16 April 2021, 01:14 WIB

KY Saring 113 Calon Hakim Agung lewat Seleksi Kualitas


Cahya Mulyana | Politik dan Hukum

Dok KY
 Dok KY
Siti Nurdjanah

SEBANYAK 113 Calon Hakim Agung (CHA) mengikuti tahapan uji mutu pada 14 - 16 April 2021. Komisi Yudisial (KY) mengedepankan prinsip kecermatan dan menghindari adanya kecurangan.

Tiga orang CHA yang lulus seleksi administrasi tidak hadir dalam seleksi kualitas tersebut. Tahapan seleksi kualitas ini dilakukan secara daring melalui website www.exam.komisiyudisial.go.id. 

KY juga mewajibkan setiap CHA melampirkan pakta integritas sebagai wujud komitmen dari para calon.

Ketua Bidang Rekrutmen Hakim Siti Nurdjanah menjelaskan bahwa tahapan ini merupakan bagian dari rangkaian seleksi untuk mengisi 13 lowongan hakim agung, yang terdiri dari dua hakim agung agung kamar perdata, delapan hakim agung kamar pidana, dua hakim agung kamar militer, dan satu hakim agung tata usaha negara khusus pajak.

“Dengan menyesuaikan situasi pandemi Covid-19, untuk mencegah penularan secara masif, seleksi kualitas ini akan dilaksanakan selama tiga hari secara daring dengan peserta dari seluruh Indonesia. Mulai dari Banda Aceh hingga Jayapura,” paparnya dalam keterangan resmi, Kamis (15/4).

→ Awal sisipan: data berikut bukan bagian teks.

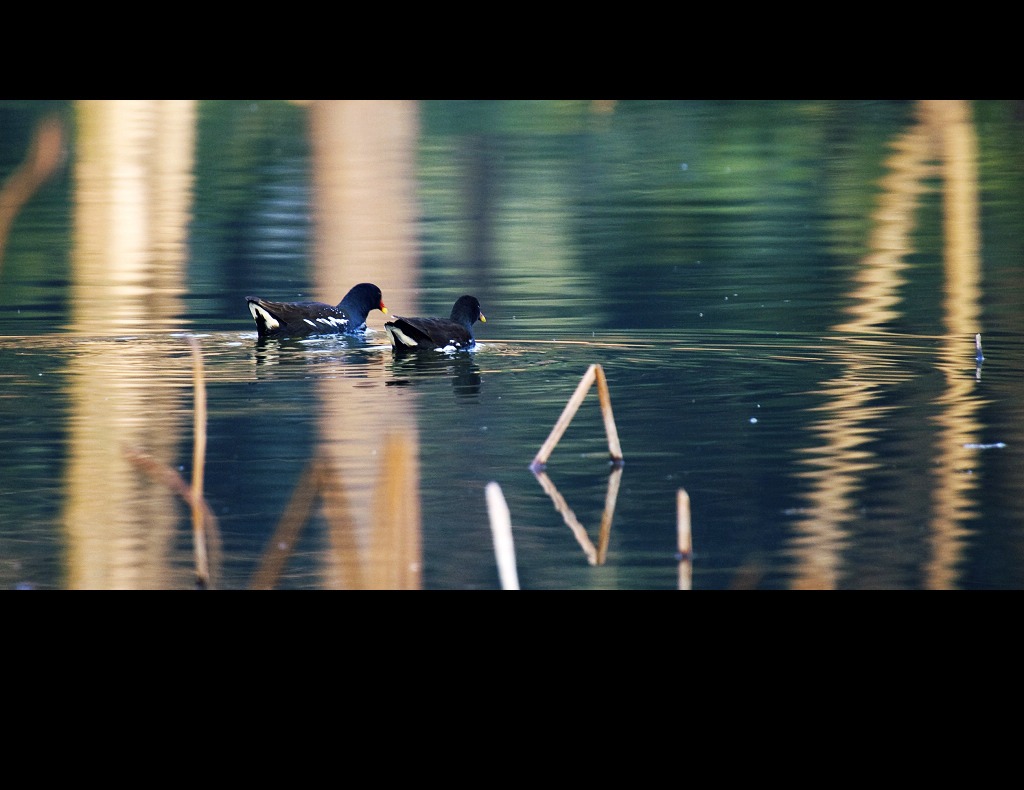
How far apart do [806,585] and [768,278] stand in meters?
9.94

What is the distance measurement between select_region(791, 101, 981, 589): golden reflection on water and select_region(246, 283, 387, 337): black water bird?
13.6ft

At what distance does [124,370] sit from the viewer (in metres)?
11.5

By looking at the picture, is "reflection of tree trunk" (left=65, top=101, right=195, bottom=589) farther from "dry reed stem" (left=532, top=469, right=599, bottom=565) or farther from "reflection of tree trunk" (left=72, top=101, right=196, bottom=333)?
"dry reed stem" (left=532, top=469, right=599, bottom=565)

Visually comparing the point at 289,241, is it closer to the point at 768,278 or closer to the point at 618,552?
the point at 768,278

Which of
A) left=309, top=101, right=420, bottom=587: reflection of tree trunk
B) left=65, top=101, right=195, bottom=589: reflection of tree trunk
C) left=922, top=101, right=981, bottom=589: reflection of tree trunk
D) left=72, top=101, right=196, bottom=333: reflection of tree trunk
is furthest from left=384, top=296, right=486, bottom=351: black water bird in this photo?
left=922, top=101, right=981, bottom=589: reflection of tree trunk

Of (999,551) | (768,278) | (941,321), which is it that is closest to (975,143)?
(768,278)

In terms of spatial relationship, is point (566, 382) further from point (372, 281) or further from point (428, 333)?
point (372, 281)

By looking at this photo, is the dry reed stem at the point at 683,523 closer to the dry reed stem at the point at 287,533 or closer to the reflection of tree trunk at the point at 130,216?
the dry reed stem at the point at 287,533

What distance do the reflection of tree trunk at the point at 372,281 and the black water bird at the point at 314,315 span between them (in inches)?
14.5

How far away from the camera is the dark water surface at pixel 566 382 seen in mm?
7199

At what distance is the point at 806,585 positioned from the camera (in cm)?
651

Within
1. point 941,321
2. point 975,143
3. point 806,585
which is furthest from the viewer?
point 975,143

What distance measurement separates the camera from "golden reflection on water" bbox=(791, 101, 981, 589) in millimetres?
7188

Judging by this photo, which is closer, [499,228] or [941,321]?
[941,321]
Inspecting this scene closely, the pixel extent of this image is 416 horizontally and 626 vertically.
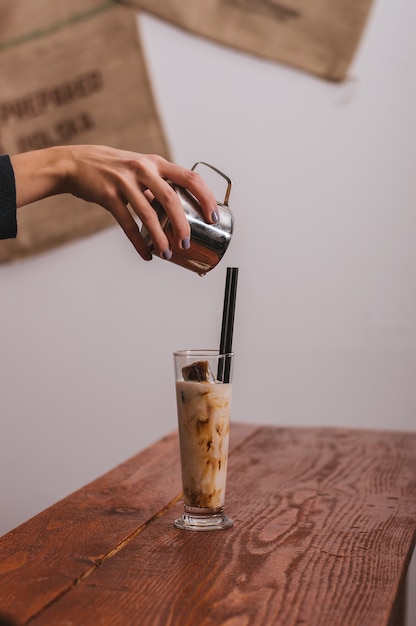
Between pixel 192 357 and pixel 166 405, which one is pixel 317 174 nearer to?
pixel 166 405

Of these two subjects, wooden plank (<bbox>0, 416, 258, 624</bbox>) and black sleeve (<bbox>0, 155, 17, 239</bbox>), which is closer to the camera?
wooden plank (<bbox>0, 416, 258, 624</bbox>)

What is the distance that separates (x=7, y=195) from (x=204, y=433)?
528 millimetres

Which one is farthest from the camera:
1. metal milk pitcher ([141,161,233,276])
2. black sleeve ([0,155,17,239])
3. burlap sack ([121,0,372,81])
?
burlap sack ([121,0,372,81])

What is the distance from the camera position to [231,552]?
0.90 meters

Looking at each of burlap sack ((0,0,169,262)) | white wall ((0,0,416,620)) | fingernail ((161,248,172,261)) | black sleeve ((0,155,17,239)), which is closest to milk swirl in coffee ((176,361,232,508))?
fingernail ((161,248,172,261))

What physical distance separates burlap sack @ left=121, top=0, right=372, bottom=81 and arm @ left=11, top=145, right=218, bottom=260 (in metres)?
1.37

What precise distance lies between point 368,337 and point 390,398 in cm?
20

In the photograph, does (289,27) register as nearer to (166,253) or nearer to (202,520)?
(166,253)

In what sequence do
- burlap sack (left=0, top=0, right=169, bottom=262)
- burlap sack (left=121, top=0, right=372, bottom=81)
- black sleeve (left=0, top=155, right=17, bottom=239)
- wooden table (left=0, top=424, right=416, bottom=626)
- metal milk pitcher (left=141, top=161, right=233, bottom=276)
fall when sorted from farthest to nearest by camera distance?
burlap sack (left=0, top=0, right=169, bottom=262), burlap sack (left=121, top=0, right=372, bottom=81), black sleeve (left=0, top=155, right=17, bottom=239), metal milk pitcher (left=141, top=161, right=233, bottom=276), wooden table (left=0, top=424, right=416, bottom=626)

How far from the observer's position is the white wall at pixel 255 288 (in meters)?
2.40

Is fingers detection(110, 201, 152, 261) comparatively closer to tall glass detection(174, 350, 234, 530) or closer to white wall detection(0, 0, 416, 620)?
tall glass detection(174, 350, 234, 530)

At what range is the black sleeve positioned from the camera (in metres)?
1.24

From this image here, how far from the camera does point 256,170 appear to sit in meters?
2.49

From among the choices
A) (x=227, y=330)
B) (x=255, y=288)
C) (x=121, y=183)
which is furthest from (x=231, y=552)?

Hakim agung adalah profesi yang sangat mulia yang akan bertugas memeriksa dan memutus perkara. Oleh karena itu, seleksi kualitas ini ditujukan untuk mengukur sejauh mana penguasaan keilmuan dan keahlian, terutama terkait kompetensi teknis yang dibutuhkan dalam mengadili perkara.

“Pada kesempatan ini perlu saya sampaikan bahwa berdasarkan informasi yang kami peroleh, saat ini seiring dengan perkembangan era digitalisasi, pola kerja di Mahkamah Agung pun sudah mengalami perubahan,” jelasnya.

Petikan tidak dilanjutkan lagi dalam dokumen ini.